Yerköy’den Kırıkkale’ye geldik
Babam saz çalarken biz cümbüş aldık
Kırşehir’e varınca kemanı çaldık
Aferin arkadaş çaldın dediler
Yarin aşkı ile arttı hep derdim
Bbamı bir yere dünür gönderdim
Başlık çok istemişler haber aldım
İstemiyor yarin seni dediler
Kırşehir’de yedi sene kalınca
Düğün düzgün hepsi bize gelince
Burada herkese yer daralınca
Ankara’ya gider yolun dediler
Ankara’da Veysel Usta’yı buldum
Epeyce eğleştim,evinde kaldım
Yüz lirayı verip bir yatak aldım
Etti isen böyle buldun dediler
Bir ev kiraladım münasip yerde
Kaldı kavim kardaş hep Kırşehir’de
Bu aşk hançerini vurdu derinde
Çaresini bulamazsan ölün dediler
Bir zaman sonra Ankara’ya yolu düşer Neşet Ertaş’ın.Hayatın kendine çizdiği yol,gurbet bitmemiştir daha.1976’da geçirdiği felç rahatsızlığını tedavi ettirmek için gittiği Almanya’da uzun yıllar kalır.Sadece sazın değil sözün de ustası olan Neşet Ertaş kendi hayatını lirik bir üslupla bu şiirde özetlemiştir.Neşet Ertaş’ı, türkülerini, sazı inletir şekilde çalmasını anlamak için önce hayatını bilmek ,anlamak gerekliliği kanısındayım.
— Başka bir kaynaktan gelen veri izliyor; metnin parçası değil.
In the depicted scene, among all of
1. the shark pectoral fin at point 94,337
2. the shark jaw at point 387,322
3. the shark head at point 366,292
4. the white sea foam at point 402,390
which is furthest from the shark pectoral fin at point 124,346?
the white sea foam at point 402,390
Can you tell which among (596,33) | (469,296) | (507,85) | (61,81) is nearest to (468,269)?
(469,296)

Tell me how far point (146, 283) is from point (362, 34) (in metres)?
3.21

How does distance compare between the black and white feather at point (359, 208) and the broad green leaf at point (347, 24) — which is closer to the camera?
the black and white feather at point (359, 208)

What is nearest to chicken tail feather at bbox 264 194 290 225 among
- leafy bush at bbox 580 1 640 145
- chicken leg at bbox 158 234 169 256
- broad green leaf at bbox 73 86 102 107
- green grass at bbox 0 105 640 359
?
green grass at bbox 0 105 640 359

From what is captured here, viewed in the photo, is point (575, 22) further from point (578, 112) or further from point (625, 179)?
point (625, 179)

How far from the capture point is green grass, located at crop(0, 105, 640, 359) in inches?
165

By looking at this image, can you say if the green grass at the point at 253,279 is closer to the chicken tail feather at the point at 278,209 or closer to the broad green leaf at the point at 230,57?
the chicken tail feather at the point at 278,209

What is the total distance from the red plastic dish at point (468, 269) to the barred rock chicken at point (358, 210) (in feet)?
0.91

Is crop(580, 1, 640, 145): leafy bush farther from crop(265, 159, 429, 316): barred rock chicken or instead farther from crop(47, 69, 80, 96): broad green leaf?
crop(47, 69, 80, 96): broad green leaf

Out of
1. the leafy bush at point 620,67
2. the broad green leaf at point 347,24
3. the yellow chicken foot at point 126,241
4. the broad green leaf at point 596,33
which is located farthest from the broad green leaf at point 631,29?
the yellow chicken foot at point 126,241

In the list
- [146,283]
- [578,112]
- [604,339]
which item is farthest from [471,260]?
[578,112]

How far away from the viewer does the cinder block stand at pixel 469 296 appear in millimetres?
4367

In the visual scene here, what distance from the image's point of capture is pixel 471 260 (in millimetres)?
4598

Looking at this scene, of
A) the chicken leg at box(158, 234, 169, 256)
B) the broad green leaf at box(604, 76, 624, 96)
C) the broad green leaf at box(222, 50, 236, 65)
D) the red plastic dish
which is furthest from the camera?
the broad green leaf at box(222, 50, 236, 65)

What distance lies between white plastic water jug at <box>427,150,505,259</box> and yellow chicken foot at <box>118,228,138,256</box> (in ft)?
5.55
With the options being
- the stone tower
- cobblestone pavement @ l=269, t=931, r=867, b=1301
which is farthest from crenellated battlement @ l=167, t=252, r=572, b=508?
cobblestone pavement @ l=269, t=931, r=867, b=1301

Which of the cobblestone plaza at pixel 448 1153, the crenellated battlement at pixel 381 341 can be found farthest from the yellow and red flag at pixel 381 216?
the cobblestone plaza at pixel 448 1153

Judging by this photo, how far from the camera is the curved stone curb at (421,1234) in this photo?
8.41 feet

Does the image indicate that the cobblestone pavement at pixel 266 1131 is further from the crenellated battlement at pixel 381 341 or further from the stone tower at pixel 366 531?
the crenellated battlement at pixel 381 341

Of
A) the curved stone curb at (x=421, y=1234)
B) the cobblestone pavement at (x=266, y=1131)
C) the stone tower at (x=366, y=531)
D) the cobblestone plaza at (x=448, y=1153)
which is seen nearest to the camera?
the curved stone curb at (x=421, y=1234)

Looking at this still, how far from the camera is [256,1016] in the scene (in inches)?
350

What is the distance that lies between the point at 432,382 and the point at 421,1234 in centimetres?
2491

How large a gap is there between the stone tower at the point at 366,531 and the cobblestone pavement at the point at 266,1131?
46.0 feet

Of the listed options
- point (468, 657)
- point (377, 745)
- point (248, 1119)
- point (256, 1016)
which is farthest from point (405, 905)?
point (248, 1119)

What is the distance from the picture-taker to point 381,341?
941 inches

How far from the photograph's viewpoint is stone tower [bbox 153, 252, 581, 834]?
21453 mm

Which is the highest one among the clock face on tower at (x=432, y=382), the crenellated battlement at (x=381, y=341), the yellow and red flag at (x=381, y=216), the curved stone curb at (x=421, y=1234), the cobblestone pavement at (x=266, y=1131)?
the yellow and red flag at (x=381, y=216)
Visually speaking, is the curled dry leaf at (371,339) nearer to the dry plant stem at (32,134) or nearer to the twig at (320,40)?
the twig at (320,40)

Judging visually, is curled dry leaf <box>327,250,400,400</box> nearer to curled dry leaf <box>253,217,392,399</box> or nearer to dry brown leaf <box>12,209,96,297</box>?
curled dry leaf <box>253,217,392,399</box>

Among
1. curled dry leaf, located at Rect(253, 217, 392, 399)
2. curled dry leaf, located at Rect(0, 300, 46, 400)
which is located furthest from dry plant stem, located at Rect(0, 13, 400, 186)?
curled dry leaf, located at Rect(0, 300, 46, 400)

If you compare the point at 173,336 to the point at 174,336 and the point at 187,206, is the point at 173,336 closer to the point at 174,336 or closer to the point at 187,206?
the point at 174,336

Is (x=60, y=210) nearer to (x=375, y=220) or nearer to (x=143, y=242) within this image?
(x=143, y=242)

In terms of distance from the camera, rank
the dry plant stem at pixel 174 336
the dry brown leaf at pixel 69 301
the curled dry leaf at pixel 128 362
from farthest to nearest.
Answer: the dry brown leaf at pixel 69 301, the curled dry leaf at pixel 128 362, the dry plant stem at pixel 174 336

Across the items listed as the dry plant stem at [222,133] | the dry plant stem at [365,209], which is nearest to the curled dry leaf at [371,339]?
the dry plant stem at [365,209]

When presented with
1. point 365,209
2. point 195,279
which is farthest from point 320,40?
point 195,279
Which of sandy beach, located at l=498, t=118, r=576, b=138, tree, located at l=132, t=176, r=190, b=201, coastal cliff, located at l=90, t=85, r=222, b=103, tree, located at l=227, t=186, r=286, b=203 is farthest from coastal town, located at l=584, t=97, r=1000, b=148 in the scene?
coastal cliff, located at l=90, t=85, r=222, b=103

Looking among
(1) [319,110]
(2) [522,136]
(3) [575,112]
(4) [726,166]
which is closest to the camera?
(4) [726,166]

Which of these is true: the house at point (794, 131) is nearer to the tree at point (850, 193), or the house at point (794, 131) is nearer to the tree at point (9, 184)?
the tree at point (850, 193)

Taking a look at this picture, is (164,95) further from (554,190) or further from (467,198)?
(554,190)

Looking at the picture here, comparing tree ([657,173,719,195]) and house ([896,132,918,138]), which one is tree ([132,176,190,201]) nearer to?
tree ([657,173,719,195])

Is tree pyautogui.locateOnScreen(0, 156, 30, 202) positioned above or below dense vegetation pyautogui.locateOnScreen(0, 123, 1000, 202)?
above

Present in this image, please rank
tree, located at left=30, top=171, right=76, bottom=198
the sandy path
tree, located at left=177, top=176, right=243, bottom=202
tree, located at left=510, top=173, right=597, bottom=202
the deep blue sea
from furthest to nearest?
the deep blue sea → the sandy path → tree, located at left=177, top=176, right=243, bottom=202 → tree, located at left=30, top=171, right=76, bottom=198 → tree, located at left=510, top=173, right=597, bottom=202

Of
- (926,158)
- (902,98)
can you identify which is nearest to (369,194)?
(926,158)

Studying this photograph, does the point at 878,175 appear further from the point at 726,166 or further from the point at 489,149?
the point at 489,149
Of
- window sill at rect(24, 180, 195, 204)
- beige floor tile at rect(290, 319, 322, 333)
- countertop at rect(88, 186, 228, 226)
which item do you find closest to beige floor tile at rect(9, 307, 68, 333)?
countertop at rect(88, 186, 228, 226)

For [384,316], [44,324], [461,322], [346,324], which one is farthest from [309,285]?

Türkülerindeki hasret, ana, kardaş,acı, gurbet, sıla, ağıt, yaş, aşk!...Herkesin kendinden bir şey bulduğu,yüreğinin üstüne koyduğu hüzünler bunlar.
Neşet Ertaş Kırşehir’in,Orta Anadolu’nun,tüm Türkiye’nin müzik dehası olarak yerini almış;ölmez iz bırakan eserleriyle tarihe kazınmıştır.Ustanın hayatına kendi anlatımıyla ışIk tutarak onu bir kez daha yad etmiş oldum.
Huzur içinde uyu Bozkırın Tezenesi! Emanetin türküler,halkın bağrında güller gibi bitmeye devam ediyor.